◆ RECORDS ◆
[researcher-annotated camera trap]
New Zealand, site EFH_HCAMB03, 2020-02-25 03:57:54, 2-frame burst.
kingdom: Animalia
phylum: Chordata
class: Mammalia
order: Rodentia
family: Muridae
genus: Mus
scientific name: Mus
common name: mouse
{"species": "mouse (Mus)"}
...
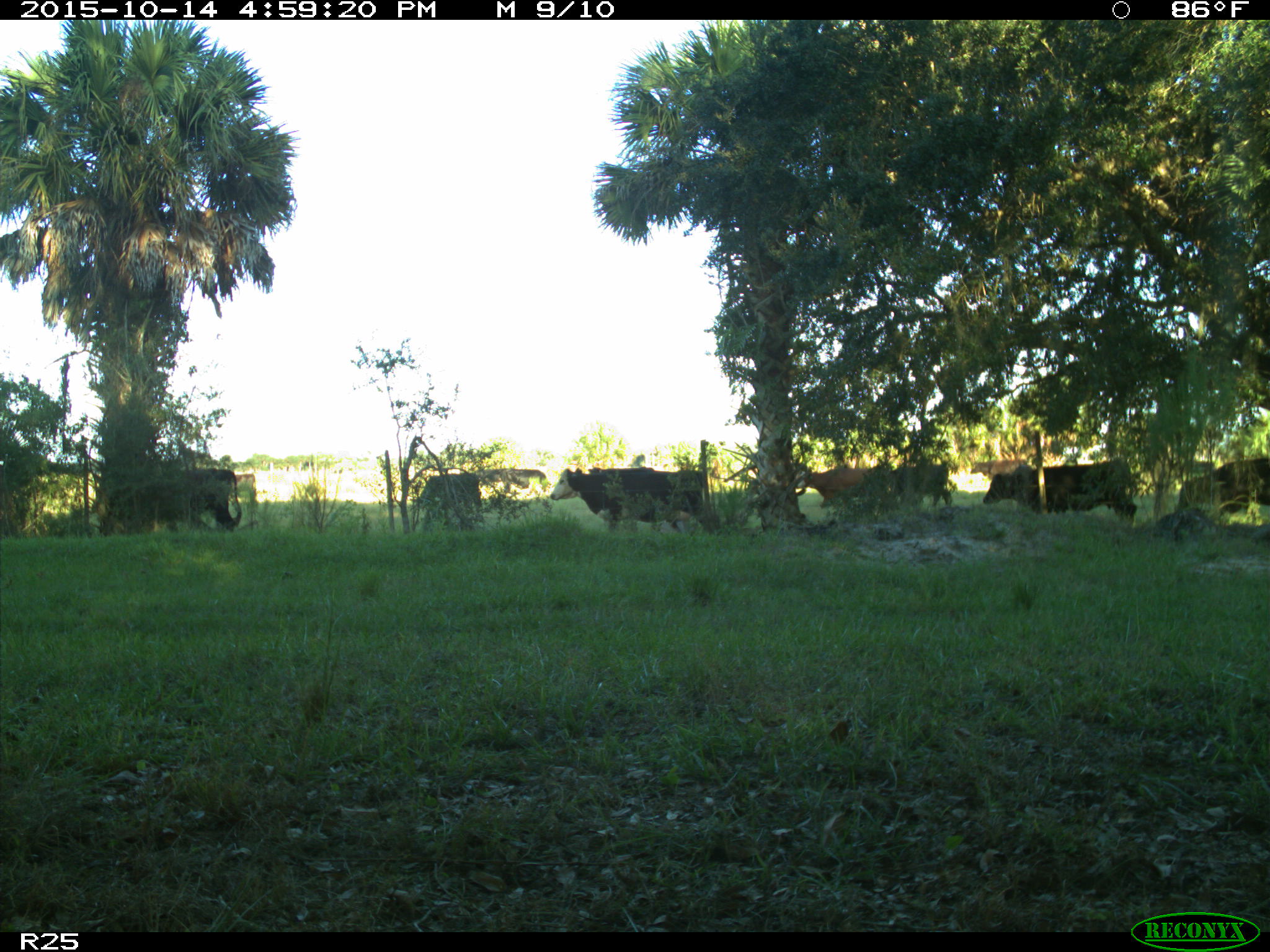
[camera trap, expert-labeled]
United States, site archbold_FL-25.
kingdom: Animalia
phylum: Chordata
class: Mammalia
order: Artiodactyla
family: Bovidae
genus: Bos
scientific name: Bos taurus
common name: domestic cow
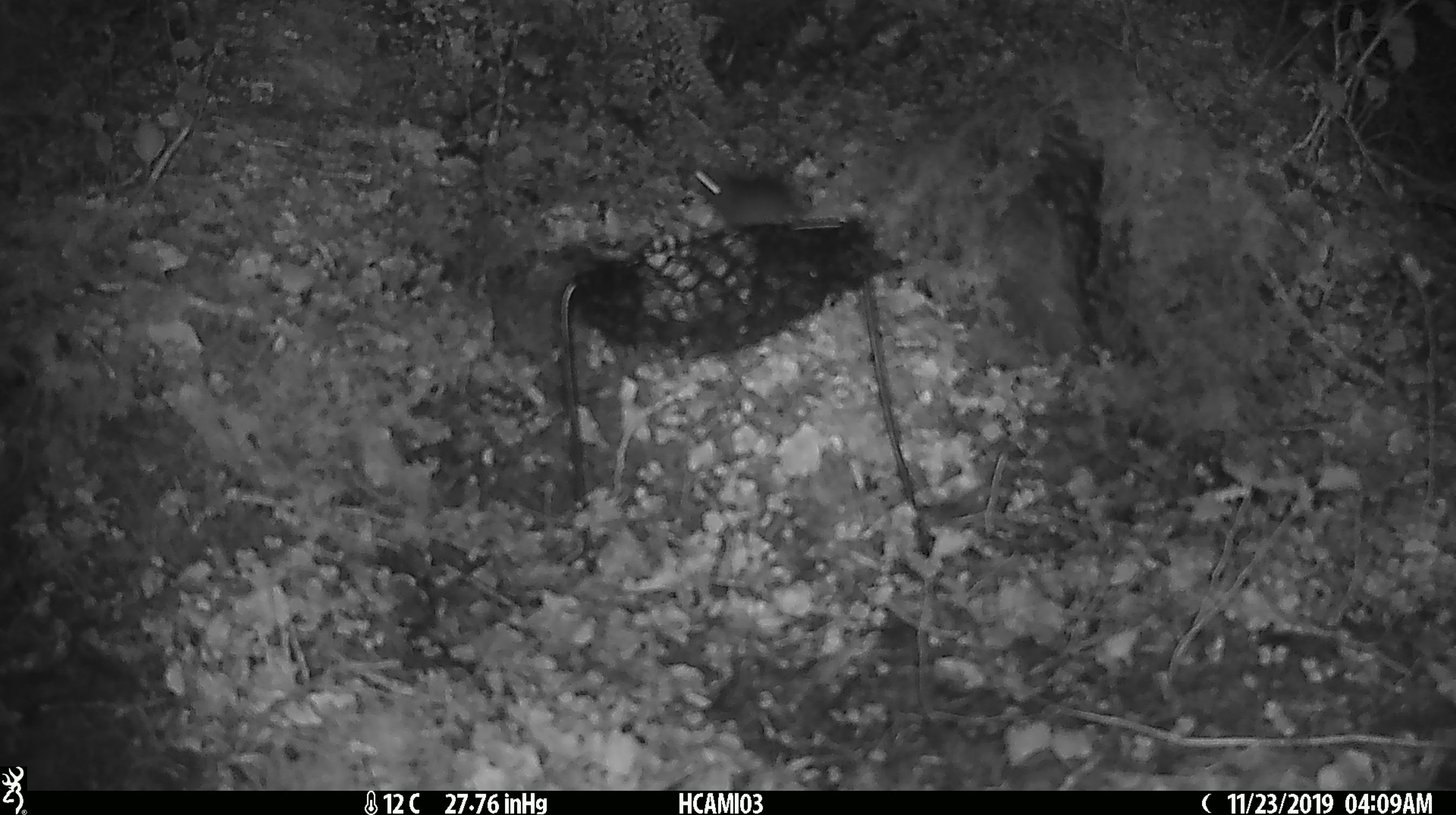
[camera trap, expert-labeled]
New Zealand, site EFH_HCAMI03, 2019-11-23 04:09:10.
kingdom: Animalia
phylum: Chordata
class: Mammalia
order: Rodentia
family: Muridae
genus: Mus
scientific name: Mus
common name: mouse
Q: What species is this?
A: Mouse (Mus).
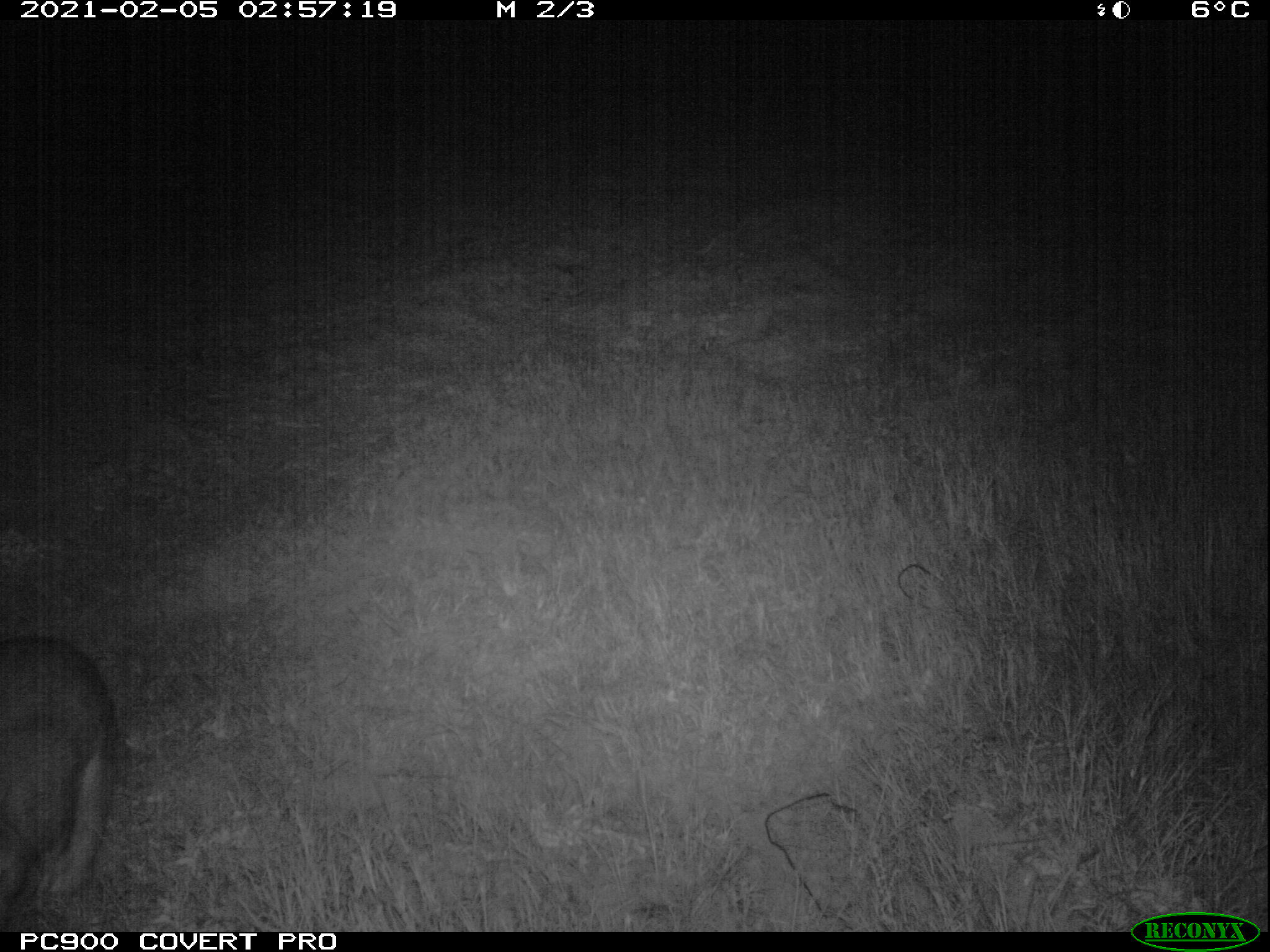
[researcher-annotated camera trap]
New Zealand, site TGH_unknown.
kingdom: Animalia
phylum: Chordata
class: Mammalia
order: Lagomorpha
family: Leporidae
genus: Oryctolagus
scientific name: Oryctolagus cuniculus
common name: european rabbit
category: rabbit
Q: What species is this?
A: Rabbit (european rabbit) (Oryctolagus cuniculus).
...
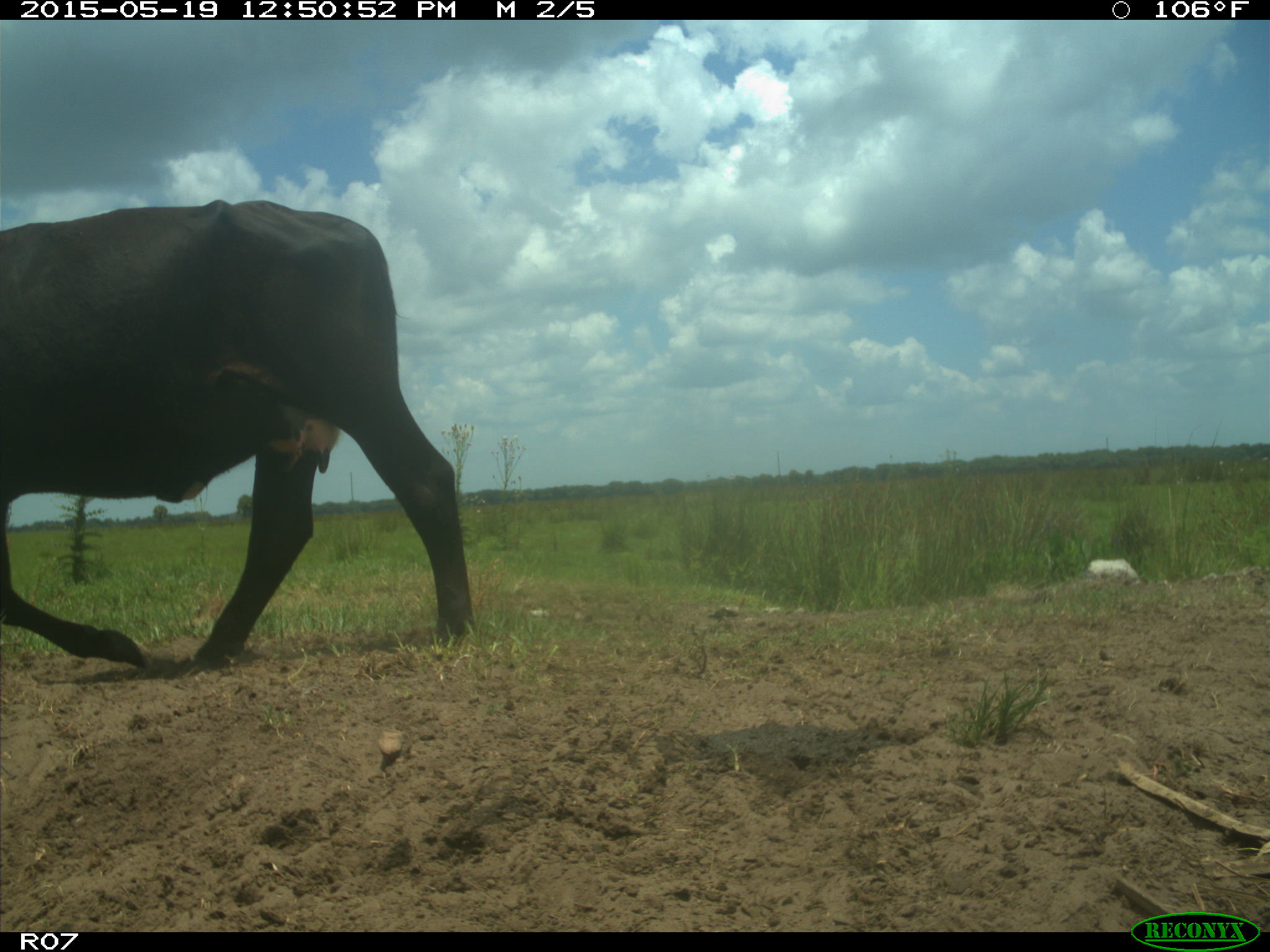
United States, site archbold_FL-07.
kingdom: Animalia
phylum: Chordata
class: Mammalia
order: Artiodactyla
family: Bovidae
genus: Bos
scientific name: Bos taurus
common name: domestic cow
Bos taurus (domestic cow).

◆ PROBLEM DESCRIPTION ◆
Copy out only the lines of the records above from the one with "genus: Oryctolagus" through the one with "A: Rabbit (european", exactly as they stand, both included.

◆ REPLY TO THE TASK ◆
genus: Oryctolagus
scientific name: Oryctolagus cuniculus
common name: european rabbit
category: rabbit
Q: What species is this?
A: Rabbit (european rabbit) (Oryctolagus cuniculus).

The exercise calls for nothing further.